Conventional wisdom says the more connections you have in your professional network, the more successful you will be. When a worker has more connections, it means he or she is more likely to receive information and more likely to be promoted. Decades of research haven’t gone far beyond the “more is better” mantra until now.
New research by Brooks Holtom, associate professor of management at Georgetown’s McDonough School of Business, finds that who you are connected to matters most.
“The degree to which an individual is connected to people with strong, positive reputations means it is less likely for them to leave their current job,” Holtom said. “It is hard to replicate that social network when you move to a new firm. It can be done, but it will take months or years to develop those relationships of trust with people who have strong reputations.”
Together with co-authors Gary A. Ballinger and Rob Cross, both from the University of Virginia, Holtom analyzed the social networks of employees in two different large firms, one a consulting firm and another a technology firm. Then, they waited 18 months to see who stayed and was successful at each firm, and who quit to accept opportunities elsewhere. The researchers found that employees who were more connected to people with strong reputations were more likely to stay. Those who were not as well connected were more likely to quit. As demonstrated by other research Holtom and colleagues have published, this elevated turnover can be very costly for organizations.

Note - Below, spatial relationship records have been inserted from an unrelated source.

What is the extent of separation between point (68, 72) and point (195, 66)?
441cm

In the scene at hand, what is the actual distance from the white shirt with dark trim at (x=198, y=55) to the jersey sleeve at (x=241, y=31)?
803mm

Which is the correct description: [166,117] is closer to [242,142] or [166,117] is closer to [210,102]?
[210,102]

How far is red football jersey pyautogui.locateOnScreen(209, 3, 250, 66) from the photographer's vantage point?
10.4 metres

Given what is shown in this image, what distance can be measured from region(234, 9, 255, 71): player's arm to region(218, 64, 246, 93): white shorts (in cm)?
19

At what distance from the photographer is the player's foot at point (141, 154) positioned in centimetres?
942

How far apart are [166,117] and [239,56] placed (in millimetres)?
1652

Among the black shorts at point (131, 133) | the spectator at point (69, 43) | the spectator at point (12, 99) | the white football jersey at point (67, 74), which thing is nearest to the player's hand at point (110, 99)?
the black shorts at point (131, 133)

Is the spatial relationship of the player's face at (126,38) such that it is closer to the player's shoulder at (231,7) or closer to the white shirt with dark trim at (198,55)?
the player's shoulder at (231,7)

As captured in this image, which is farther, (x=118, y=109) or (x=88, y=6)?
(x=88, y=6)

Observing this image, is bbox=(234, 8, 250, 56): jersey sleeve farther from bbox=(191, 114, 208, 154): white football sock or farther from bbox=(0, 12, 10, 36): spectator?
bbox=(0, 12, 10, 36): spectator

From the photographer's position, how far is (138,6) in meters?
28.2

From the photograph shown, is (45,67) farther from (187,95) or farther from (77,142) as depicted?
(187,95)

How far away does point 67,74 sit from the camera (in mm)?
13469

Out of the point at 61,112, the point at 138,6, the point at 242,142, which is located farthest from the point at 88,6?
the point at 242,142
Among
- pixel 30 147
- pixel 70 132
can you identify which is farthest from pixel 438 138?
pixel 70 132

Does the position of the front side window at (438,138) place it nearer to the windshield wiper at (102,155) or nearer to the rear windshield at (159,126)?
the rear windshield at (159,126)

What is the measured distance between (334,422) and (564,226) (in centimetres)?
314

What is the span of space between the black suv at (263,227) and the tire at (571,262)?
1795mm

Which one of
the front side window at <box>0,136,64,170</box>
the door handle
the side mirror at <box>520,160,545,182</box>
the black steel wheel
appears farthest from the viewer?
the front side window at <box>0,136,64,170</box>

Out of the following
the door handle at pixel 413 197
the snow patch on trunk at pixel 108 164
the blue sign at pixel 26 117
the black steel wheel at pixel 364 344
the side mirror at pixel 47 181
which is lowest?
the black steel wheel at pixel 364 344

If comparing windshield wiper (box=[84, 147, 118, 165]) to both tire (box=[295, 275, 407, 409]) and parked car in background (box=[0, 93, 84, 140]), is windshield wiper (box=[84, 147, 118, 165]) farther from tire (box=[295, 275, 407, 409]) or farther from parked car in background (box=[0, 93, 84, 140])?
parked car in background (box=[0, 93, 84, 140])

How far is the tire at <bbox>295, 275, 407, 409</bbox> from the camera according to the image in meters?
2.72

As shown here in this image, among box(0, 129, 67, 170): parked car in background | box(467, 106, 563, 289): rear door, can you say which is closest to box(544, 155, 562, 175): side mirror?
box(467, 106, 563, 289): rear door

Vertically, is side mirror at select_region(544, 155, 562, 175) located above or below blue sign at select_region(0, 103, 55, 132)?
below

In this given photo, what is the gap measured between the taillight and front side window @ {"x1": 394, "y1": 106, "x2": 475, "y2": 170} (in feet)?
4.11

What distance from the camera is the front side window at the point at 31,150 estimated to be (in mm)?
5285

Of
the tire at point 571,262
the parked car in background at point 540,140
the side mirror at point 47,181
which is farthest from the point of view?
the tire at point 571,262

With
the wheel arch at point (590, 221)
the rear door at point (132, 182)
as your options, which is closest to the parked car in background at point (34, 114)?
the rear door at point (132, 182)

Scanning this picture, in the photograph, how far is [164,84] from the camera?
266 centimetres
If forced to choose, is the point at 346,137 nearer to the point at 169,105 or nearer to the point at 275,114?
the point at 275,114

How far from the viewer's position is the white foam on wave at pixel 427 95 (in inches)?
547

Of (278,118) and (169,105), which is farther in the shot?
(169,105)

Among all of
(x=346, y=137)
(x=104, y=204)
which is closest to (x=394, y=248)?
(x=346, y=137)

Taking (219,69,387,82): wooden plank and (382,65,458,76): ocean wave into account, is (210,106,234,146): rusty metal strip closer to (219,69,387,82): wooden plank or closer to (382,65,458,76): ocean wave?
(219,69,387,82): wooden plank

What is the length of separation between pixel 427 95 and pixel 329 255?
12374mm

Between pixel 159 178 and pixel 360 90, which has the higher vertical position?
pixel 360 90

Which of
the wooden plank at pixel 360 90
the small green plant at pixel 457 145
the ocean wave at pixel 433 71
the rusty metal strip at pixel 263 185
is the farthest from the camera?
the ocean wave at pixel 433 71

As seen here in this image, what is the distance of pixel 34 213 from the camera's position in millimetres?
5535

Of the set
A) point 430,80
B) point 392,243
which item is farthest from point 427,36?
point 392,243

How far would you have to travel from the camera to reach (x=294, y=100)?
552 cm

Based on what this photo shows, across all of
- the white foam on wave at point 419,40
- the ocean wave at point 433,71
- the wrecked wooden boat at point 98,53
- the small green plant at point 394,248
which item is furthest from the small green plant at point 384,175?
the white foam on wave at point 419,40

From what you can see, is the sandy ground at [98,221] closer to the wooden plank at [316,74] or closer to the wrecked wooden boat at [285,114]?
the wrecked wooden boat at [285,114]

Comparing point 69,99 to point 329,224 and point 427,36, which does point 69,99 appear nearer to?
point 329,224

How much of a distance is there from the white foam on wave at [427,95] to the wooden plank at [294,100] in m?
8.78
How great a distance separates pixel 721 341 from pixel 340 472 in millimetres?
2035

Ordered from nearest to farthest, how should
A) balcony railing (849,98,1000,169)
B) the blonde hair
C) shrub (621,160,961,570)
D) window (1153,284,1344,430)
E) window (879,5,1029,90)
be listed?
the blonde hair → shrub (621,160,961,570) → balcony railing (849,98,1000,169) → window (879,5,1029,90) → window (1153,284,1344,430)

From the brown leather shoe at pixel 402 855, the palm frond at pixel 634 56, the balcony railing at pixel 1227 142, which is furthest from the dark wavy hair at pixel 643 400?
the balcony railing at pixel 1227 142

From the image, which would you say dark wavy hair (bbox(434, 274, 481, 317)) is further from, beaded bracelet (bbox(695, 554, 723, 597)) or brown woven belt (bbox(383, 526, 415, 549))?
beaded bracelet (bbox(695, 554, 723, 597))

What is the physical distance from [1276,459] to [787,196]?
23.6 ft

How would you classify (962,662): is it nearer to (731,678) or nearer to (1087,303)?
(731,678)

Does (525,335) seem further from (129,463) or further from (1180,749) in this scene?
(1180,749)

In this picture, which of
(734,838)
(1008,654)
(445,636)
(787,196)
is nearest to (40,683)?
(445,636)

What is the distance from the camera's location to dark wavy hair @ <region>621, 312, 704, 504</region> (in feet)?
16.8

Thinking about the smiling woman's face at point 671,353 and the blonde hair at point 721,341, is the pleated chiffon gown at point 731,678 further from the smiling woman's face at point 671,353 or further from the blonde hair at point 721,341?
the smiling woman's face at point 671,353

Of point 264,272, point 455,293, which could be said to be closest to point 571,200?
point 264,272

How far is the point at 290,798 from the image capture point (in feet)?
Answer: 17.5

Holtom advises companies to regularly evaluate intrafirm social networks, including measures of employees' reputations. While this research demonstrates that people who are well-connected to others and have strong reputations are less likely to leave, when they do leave the losses can be extensive. Not only is the social network disrupted in important ways, but others often follow them, creating a sort of “pied piper” effect.
The authors also argue that employees who have strong reputations and are highly sought after by other colleagues for advice are unusually valuable to organizations. Companies should identify these employees and target their retention efforts on them. Employees at all levels who are sought out by others are highly valuable because of the access to information that they have. Employees who are connected to multiple groups have tremendous value because they bridge structural holes. However, this effect is most pronounced for people in leadership positions. Because of their unique location, they can gain greater advantage by brokering information across groups.
This research was published in the January 2016 issue of the Journal of Applied Psychology.